───── DATA SUPPLIED

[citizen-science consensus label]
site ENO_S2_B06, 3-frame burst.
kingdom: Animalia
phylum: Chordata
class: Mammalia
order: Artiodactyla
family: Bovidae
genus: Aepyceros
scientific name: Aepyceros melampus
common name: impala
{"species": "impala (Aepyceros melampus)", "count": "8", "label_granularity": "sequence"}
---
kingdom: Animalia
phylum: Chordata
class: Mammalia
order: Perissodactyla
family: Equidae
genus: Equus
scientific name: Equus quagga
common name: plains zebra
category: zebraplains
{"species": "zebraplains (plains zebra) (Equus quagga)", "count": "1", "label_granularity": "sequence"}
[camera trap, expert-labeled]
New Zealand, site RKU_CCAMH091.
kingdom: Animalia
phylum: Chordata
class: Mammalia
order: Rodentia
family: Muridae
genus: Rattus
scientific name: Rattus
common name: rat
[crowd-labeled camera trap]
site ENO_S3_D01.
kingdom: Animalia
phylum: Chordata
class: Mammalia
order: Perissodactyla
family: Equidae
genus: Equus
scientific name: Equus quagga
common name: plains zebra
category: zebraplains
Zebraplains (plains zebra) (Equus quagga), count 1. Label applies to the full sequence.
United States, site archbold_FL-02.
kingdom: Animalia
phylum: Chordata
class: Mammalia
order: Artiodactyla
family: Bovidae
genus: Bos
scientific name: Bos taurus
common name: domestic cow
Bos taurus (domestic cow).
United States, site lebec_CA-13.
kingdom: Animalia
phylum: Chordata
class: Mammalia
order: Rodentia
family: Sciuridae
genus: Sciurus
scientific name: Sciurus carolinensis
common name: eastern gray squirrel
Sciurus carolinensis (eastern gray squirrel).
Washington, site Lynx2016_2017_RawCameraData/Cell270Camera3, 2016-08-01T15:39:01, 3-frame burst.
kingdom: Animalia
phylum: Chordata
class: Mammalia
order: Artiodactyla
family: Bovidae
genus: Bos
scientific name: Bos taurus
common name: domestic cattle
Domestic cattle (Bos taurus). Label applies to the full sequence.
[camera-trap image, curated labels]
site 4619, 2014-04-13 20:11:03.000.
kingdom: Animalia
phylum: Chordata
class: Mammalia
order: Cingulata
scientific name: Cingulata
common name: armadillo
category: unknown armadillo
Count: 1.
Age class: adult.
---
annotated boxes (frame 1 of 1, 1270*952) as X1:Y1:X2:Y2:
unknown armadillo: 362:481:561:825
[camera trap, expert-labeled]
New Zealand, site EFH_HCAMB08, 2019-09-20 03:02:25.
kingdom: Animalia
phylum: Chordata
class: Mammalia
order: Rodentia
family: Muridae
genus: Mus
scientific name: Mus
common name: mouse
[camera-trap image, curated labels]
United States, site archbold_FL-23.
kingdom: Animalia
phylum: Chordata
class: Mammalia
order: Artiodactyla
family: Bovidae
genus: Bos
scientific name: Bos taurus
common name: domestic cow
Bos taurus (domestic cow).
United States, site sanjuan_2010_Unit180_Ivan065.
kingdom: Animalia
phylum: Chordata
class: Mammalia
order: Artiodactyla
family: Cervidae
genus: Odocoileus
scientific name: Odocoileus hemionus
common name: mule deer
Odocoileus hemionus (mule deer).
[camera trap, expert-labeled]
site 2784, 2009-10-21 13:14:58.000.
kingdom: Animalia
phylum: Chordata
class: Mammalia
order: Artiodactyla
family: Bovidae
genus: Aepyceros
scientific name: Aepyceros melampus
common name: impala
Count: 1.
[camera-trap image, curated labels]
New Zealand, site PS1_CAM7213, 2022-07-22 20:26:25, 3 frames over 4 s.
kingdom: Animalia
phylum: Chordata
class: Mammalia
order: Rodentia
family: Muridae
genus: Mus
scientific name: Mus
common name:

──────────

_PROBLEM DETAILS:_ Every line that contains the string "States" should be copied from the records.

_ANSWER FOR THIS EXERCISE:_
United States, site archbold_FL-02.
United States, site lebec_CA-13.
United States, site archbold_FL-23.
United States, site sanjuan_2010_Unit180_Ivan065.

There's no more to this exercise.